== Segment start ==

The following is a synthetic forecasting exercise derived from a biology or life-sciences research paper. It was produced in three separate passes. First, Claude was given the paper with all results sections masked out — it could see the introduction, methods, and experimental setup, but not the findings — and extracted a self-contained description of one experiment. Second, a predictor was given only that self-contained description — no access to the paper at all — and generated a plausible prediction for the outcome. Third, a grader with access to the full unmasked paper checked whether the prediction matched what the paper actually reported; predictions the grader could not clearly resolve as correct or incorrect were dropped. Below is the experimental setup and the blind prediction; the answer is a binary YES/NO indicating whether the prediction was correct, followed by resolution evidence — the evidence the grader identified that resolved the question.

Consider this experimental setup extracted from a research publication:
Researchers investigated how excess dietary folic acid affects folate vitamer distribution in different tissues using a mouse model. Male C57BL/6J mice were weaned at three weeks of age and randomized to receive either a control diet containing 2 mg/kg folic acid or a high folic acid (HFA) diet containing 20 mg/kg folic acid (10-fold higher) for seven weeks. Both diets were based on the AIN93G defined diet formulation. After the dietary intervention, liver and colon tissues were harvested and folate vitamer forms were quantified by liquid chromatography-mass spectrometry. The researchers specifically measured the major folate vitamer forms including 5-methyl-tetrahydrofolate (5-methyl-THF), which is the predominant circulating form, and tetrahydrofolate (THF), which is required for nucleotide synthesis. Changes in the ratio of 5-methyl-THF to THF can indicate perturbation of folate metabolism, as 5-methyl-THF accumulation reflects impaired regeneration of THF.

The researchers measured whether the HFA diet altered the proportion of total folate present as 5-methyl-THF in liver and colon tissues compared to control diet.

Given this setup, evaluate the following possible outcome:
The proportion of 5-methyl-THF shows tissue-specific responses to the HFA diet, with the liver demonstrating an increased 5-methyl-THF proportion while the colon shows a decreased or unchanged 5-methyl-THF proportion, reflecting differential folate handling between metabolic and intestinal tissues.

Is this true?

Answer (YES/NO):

== Segment end ==

TASK TO CARRY OUT: Every entry must come back exactly as written above.

TASK OUTPUT:
The following is a synthetic forecasting exercise derived from a biology or life-sciences research paper. It was produced in three separate passes. First, Claude was given the paper with all results sections masked out — it could see the introduction, methods, and experimental setup, but not the findings — and extracted a self-contained description of one experiment. Second, a predictor was given only that self-contained description — no access to the paper at all — and generated a plausible prediction for the outcome. Third, a grader with access to the full unmasked paper checked whether the prediction matched what the paper actually reported; predictions the grader could not clearly resolve as correct or incorrect were dropped. Below is the experimental setup and the blind prediction; the answer is a binary YES/NO indicating whether the prediction was correct, followed by resolution evidence — the evidence the grader identified that resolved the question.

Consider this experimental setup extracted from a research publication:
Researchers investigated how excess dietary folic acid affects folate vitamer distribution in different tissues using a mouse model. Male C57BL/6J mice were weaned at three weeks of age and randomized to receive either a control diet containing 2 mg/kg folic acid or a high folic acid (HFA) diet containing 20 mg/kg folic acid (10-fold higher) for seven weeks. Both diets were based on the AIN93G defined diet formulation. After the dietary intervention, liver and colon tissues were harvested and folate vitamer forms were quantified by liquid chromatography-mass spectrometry. The researchers specifically measured the major folate vitamer forms including 5-methyl-tetrahydrofolate (5-methyl-THF), which is the predominant circulating form, and tetrahydrofolate (THF), which is required for nucleotide synthesis. Changes in the ratio of 5-methyl-THF to THF can indicate perturbation of folate metabolism, as 5-methyl-THF accumulation reflects impaired regeneration of THF.

The researchers measured whether the HFA diet altered the proportion of total folate present as 5-methyl-THF in liver and colon tissues compared to control diet.

Given this setup, evaluate the following possible outcome:
The proportion of 5-methyl-THF shows tissue-specific responses to the HFA diet, with the liver demonstrating an increased 5-methyl-THF proportion while the colon shows a decreased or unchanged 5-methyl-THF proportion, reflecting differential folate handling between metabolic and intestinal tissues.

Is this true?

Answer (YES/NO):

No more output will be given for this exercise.